In the opening chapter of Heart of Darkness (1899), Joseph Conrad describes the ‘kernel’ – a type of story that weaves its way around an unrevealed core, obscuring that thing to an even greater degree. The kernel is the unknowable catalyst or cryptic message at the heart of the invisible core that – like a black hole – magnetically attracts and swallows narrative.
Continuing Georgina Cue’s interest in embroidery applied onto sculptural forms, The Centre Doesn’t Hold presents a series of formally abstract sculptures, which engage with the notion of Conrad’s kernel. Drawing reference to modernist sculpture, graffiti and sci-fi matte painting, the work is presented as a densely packed installation, transforming the gallery into a theatrical stage. Measured against the hallowed tradition of embroidery, Cue uses this process to explore the optical effects of light through subtle shifts in tonal gradations across the surface of each tentatively woven object.
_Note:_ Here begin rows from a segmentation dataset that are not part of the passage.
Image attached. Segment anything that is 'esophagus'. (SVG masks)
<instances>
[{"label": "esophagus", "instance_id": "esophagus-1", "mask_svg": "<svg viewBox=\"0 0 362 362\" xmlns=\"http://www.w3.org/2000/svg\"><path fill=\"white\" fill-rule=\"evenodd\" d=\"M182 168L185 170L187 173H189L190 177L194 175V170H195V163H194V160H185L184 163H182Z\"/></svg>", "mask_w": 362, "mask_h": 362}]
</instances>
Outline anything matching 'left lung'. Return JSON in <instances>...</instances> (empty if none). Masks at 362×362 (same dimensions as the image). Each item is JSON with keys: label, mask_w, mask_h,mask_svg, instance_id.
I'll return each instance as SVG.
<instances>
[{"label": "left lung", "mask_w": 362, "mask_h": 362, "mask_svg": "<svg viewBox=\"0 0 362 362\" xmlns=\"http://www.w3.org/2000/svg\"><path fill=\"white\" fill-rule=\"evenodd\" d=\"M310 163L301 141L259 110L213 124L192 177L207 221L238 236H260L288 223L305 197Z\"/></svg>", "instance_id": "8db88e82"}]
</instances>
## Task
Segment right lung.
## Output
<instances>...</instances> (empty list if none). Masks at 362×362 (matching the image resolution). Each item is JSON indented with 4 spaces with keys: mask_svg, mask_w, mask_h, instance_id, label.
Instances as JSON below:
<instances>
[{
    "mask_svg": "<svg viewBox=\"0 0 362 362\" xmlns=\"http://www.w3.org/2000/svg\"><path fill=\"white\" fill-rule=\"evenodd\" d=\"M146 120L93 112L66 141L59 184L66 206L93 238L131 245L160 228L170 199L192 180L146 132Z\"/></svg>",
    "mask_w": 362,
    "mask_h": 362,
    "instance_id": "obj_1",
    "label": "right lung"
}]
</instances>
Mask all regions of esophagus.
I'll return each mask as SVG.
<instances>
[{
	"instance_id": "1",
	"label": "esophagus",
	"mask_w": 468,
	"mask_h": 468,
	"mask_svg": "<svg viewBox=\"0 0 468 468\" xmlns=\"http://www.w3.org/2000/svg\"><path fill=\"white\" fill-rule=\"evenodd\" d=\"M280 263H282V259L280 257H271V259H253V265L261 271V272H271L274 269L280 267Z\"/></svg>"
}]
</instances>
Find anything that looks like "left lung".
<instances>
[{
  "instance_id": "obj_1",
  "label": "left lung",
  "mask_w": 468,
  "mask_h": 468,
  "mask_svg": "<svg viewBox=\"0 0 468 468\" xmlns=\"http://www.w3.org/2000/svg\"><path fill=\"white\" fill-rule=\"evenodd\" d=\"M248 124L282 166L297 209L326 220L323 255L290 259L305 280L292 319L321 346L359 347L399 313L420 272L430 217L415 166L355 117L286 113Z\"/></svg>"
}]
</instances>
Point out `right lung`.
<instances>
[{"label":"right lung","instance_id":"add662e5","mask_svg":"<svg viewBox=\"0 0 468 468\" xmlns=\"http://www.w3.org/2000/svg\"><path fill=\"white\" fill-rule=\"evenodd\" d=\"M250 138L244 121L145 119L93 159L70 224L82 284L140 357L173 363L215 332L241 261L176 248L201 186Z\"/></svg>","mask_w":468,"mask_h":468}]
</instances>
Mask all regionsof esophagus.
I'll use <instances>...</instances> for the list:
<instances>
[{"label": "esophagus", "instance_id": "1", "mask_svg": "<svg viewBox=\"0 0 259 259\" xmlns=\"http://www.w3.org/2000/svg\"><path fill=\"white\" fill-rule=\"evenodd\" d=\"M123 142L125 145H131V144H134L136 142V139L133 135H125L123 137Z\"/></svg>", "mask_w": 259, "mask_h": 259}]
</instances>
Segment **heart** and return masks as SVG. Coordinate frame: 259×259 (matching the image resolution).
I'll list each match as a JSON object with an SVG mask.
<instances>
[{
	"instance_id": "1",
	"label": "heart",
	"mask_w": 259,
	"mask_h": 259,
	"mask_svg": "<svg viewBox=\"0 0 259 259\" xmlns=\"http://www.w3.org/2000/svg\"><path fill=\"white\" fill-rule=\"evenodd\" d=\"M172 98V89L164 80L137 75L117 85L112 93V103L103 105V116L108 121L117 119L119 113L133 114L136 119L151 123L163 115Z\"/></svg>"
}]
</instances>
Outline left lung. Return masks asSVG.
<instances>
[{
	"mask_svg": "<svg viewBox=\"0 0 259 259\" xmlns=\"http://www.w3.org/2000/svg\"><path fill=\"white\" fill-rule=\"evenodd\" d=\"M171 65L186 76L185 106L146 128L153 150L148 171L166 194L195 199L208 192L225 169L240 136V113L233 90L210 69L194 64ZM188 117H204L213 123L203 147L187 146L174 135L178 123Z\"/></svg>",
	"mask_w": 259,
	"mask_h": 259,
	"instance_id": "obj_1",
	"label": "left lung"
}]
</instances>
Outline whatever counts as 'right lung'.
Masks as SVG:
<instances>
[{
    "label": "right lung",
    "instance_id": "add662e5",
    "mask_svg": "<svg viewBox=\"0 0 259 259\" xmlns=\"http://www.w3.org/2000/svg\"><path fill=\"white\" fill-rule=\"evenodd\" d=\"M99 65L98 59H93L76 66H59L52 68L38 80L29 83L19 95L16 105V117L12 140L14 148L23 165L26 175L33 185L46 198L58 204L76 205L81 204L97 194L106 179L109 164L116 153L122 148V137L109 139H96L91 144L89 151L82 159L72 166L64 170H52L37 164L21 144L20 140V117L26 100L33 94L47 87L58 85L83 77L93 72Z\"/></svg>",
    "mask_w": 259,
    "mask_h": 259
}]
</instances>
The result is an elusive installation which teeters between illusory surface and physical presence, where narrative is dismantled into an absurdist display of forms and props.
Cue completed a Bachelor of Fine Arts from the Victorian College of the Arts in 2008, completing first class honours in 2011. Solo exhibitions include The Necker Cube, Seventh Gallery, Melbourne 2010,On Exactitude in Science, Kings ARI, Melbourne, 2011, Indicium, Nellie Castan Gallery, Melbourne, 2012 and Substance of Light, Craft Victoria, Melbourne, 2012. Selected group exhibitions include The City of Hobart Art Prize, Tasmanian Museum and Art Gallery, Hobart, 2012, Future Now, Substation, Melbourne, 2012 and Melbourne Now, National Gallery of Victoria, Melbourne, 2013. Cue has been the recipient of the Mitch Dowd Traveling Scholarship 2008, Myer Foundation Award 2008, NAVA Freedman Foundation Travelling Scholarship 2012, the NAVA Sainsbury Sculpture Grant 2012, the Australian Council Artstart Grant 2012 and the Australia Council Jump Mentorship 2013. Her work is currently held at the National Gallery of Victoria, Melbourne.